(SELECTED TEXT Opens)
In [None]:
import findspark
findspark.init()
import pyspark
from pyspark import SparkContext, SparkConf

# create entry points to spark
try:
    sc.stop()
except:
    pass
from pyspark import SparkContext, SparkConf
from pyspark.sql import SparkSession
sc=SparkContext()
spark = SparkSession(sparkContext=sc)

## `pyspark.sql.functions` functions

`pyspark.sql.functions` is collection of built-in functions for **creating column expressions**. These functions largely increase methods that we can use to manipulate DataFrame and DataFrame columns.

There are many sql functions from the `pyspark.sql.functions` module. Here I only choose a few to show how these functions extend the ability to create column expressions.

In [None]:
from pyspark.sql import functions as F

## `abs()`: create column expression that returns absolute values of a column

In [None]:
from pyspark.sql import Row
df = sc.parallelize([Row(x=1), Row(x=-1), Row(x=-2)]).toDF()
df.show()

In [None]:
x_abs = F.abs(df.x)
x_abs

In [None]:
df.select(df.x, x_abs).show()

## `concat()`: create column expression that concatenates multiple column values into one 

In [None]:
df = sc.parallelize([Row(a='apple', b='tree'), Row(a='orange', b='flowers')]).toDF()
df.show()

In [None]:
ab_concat = F.concat(df.a, df.b)
ab_concat

In [None]:
df.select(df.a, df.b, ab_concat).show()

## `corr()`: create column expression that returns pearson correlation coefficient between two columns

In [None]:
mtcars = spark.read.csv('../../data/mtcars.csv', inferSchema=True, header=True)
mtcars.show(5)

In [None]:
drat_wt_corr = F.corr(mtcars.drat, mtcars.wt)
drat_wt_corr

In [None]:
mtcars.select(drat_wt_corr).show()

## `array()`: create column expression that merge multiple column values into an array

This function can be used to build **feature column** in machine learning models.

In [None]:
cols = [eval('mtcars.' + col) for col in mtcars.columns[1:]]
cols

In [None]:
cols_array = F.array(cols)
cols_array

In [None]:
mtcars.select(cols_array).show(truncate=False)
(SELECTED TEXT Closes)
(MATERIAL FOR THIS TASK Opens)
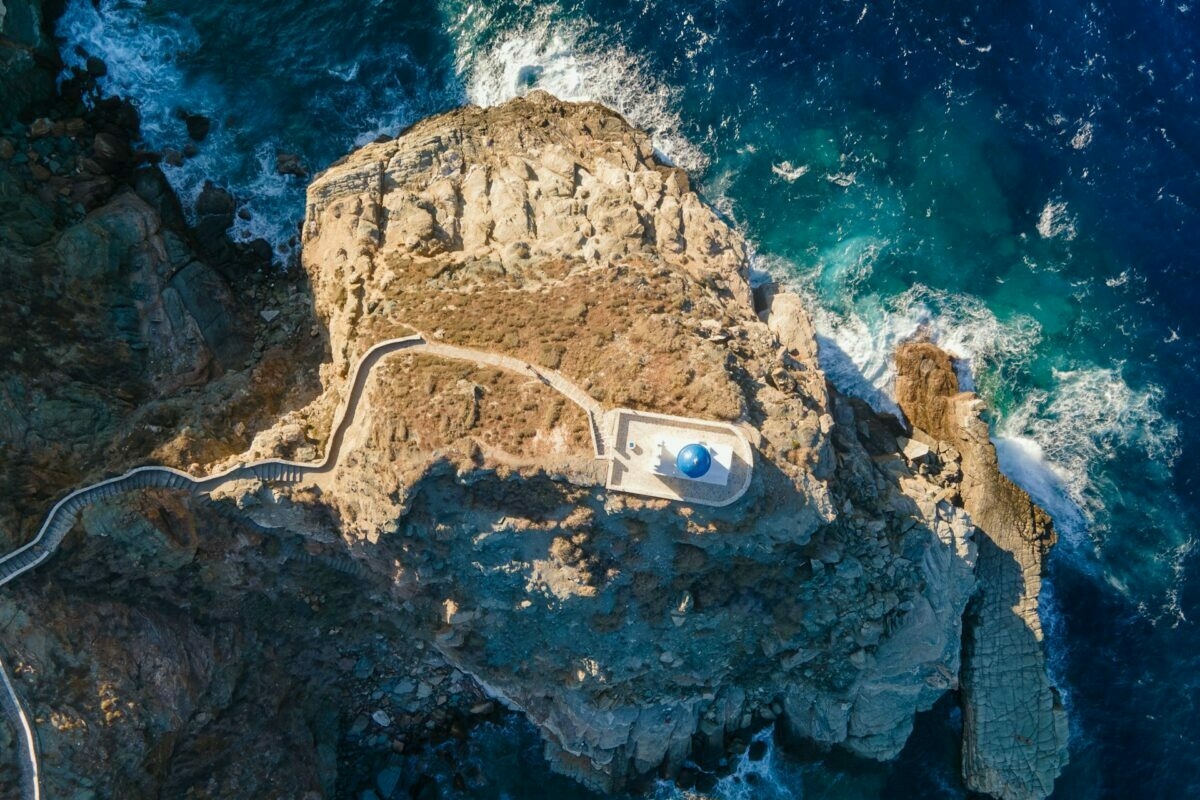 Valódi görög ékszerdoboz ez a sziget, és még a turisták áradata is elkerüli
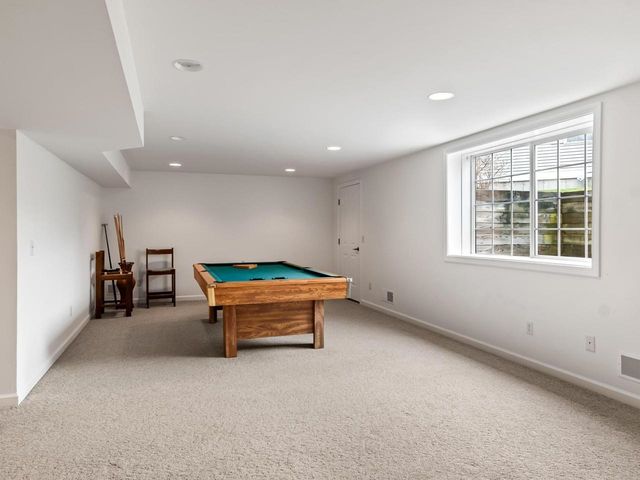 123 Economou Farm Road, South Burlington, VT 05403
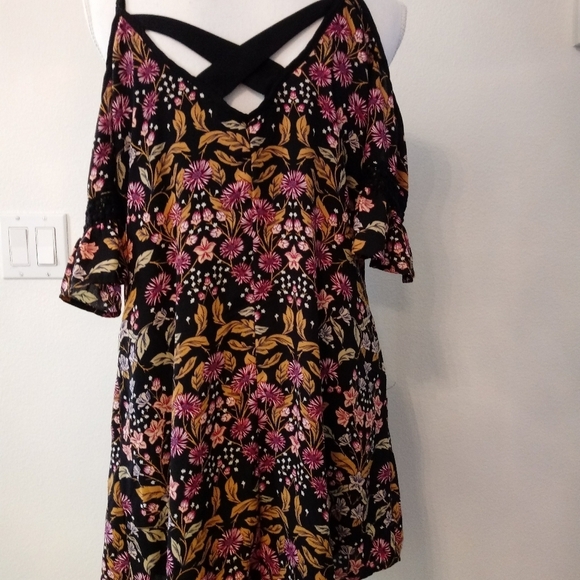 Blouses - Picture 4 of 6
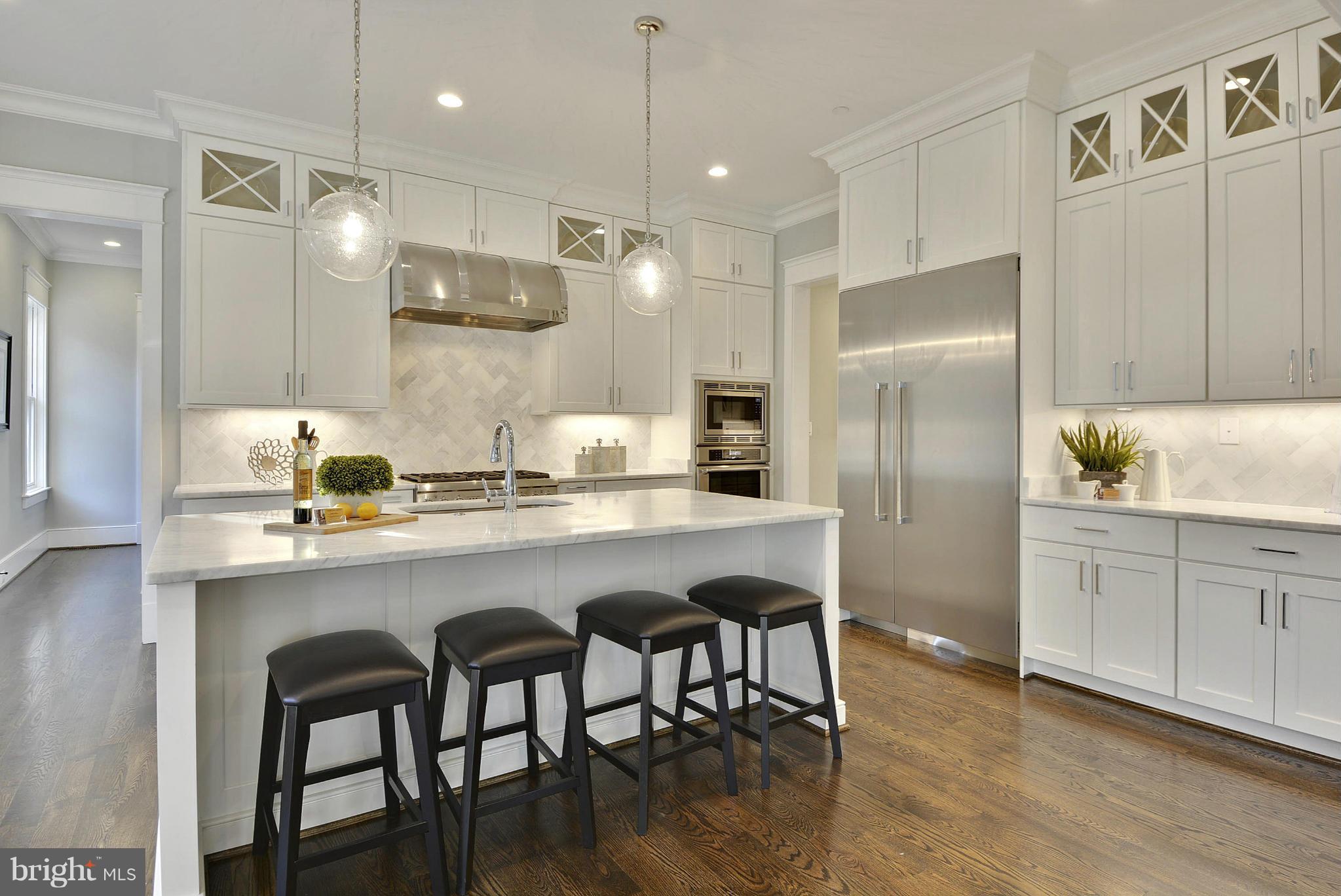 ENGLISH VILLAGE - Residential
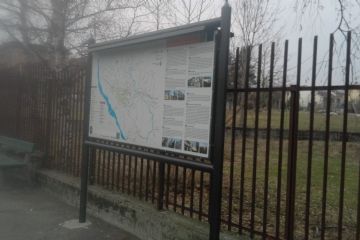 Rifacimento bacheche informative sul territorio comunale dedicate alla tradizione viticola e frutticola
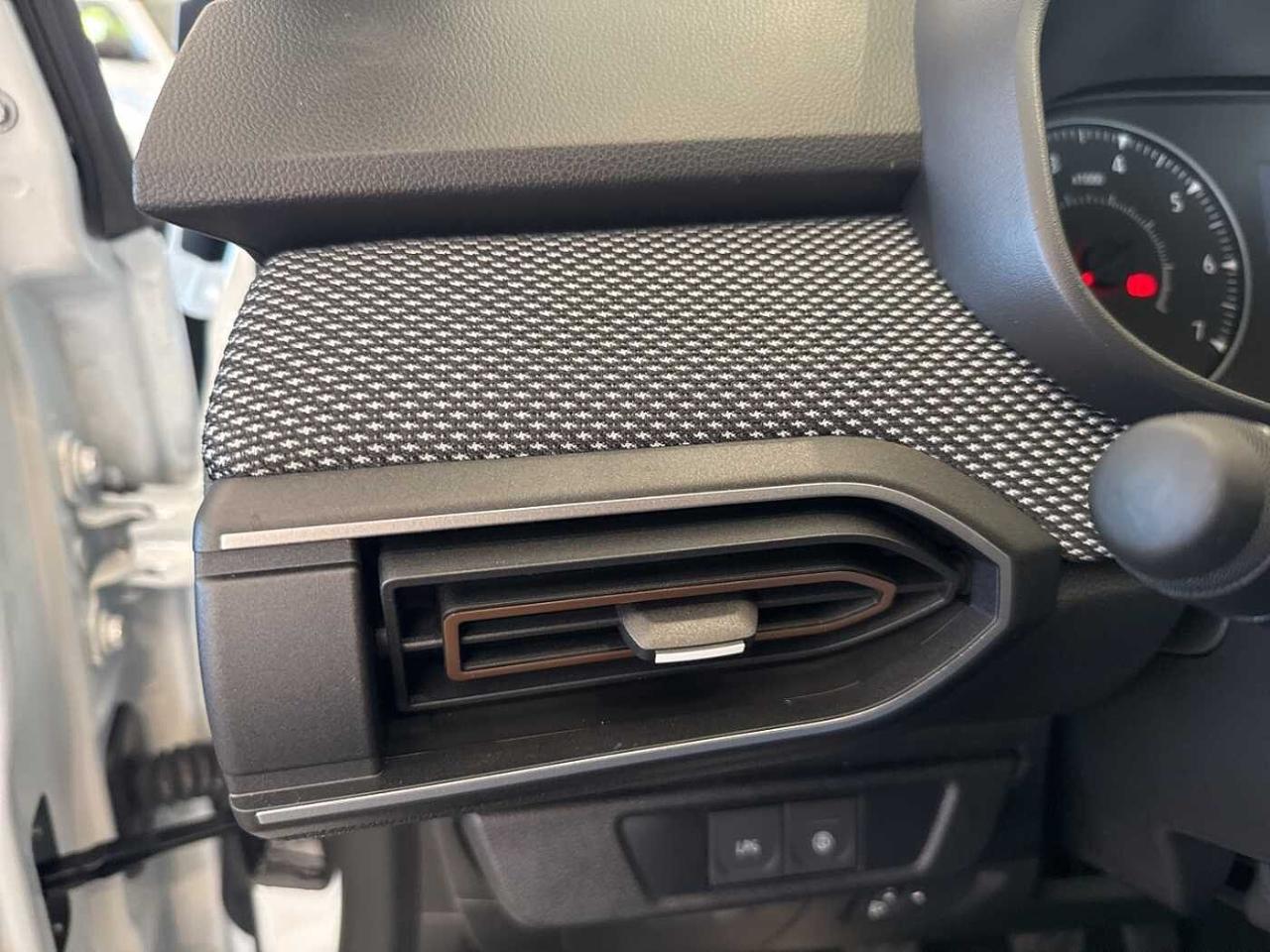 Dacia Dacia Sandero usata, con assistente di corsia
(MATERIAL FOR THIS TASK Closes)
REQUIRED ACTION A: According to the PySpark notebook, what can the `array()` function be used to build?
REQUIRED ACTION B: Give the six captioned image rows as a Markdown table with the columns Row and Caption, showing each row's number and its line. Skip any blank lines and leave out the picture markers.
The PySpark notebook and the rows are unrelated.

YOUR SOLUTION A: A feature column in machine learning models.

YOUR SOLUTION B:
| Row | Caption |
|---|---|
| 1 |  Valódi görög ékszerdoboz ez a sziget, és még a turisták áradata is elkerüli |
| 2 |  123 Economou Farm Road, South Burlington, VT 05403 |
| 3 |  Blouses - Picture 4 of 6 |
| 4 |  ENGLISH VILLAGE - Residential |
| 5 |  Rifacimento bacheche informative sul territorio comunale dedicate alla tradizione viticola e frutticola |
| 6 |  Dacia Dacia Sandero usata, con assistente di corsia |